Atherton has a dogwood tree growing in her yard that was a gift from Pinkard before she saved her life. When it blooms this spring, she can reflect on the gift of her friend’s survival.

Her husband, John; daughter, Caitlin, and son, Peyton kept an alternating bedside vigil with her. John Pinkard sent daily texts to her colleagues to keep them updated.

And here’s the good news and the happy ending: Pinkard returned to work in October.

“Donna and everyone else kept me so ventilated with CPR – they tried to get my oxygen saturation about 90% – that I had no brain deficits. My kidneys did take a hit. I had to do a few dialysis treatments in the hospital. I know I have no kidney trouble. I am back to normal. My brain function is fine.”

Atherton has a dogwood tree growing in her yard that was a gift from Pinkard before she saved her life. When it blooms this spring, she can reflect on the gift of her friend’s survival.

“We all know Karen is a miracle,” Atherton said. “We give God the glory for arranging everything to be in the right place at the right time to save Karen.”

Later, when everybody had more time to reflect on the day’s events, there were several instances of everything working out perfectly to save Pinkard’s life:

  • Atherton had asked for the automatic closure to be removed on the office door only a week earlier. She doesn’t think she would have been able to open the door and still do CPR if this seemingly minor change hadn’t been made to the door only days earlier.
  • The PT appointment — the reason Atherton was in the office early that day — had actually been rescheduled to 2 p.m. She got a voice mail the day before with the change, but had not listened to it. Since her usual arrival time for work is 8 a.m., if she had listened to the voice mail, she wouldn’t have been at work when Pinkard needed her. In fact, the most likely outcome in this case is that Atherton, rather than saving Pinkard, would have found her when it was too late.
  • On her way back from walking to the PT appointment that had been rescheduled to later, Atherton looked at their new office number.

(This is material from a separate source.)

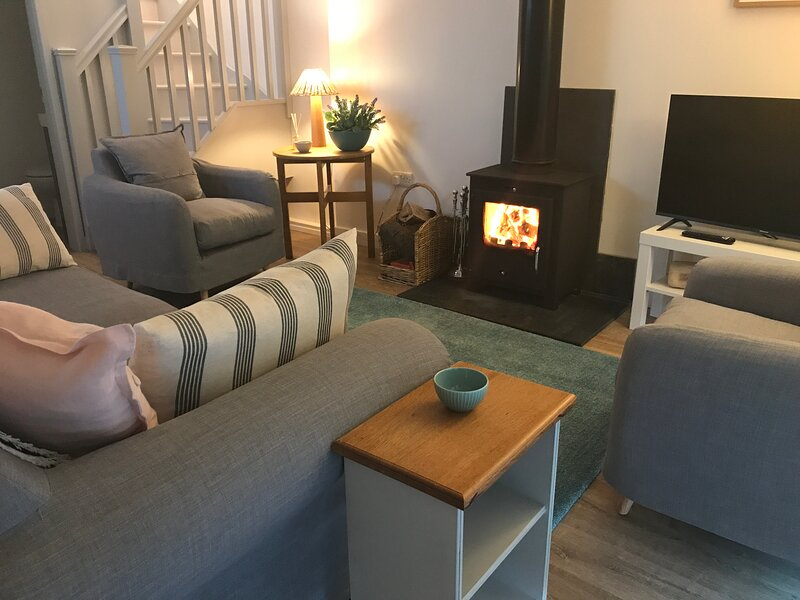 Ty Hâf Cottage sleeps 4 renovated 2021. Patios front and rear - great views, holiday rental in Llangynhafal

The office that the two nurses had just moved to is part of a suite of offices tucked behind the Pulmonary Clinic, in the basement of TVC. Because that very morning she had memorized her new office number, she was able to direct help to the right location.
  • Tolle, one of the first to respond, was on service and had arrived earlier than usual to work. If he had not been on service, he would not have been in the office until later — again, when it would likely have been too late.

Pinkard realizes now more than ever that she is surrounded at work by people who love her.

“The people I work with all saved my life,” she said. “I don’t know honestly why I am still here, but someone higher up than me has a purpose.”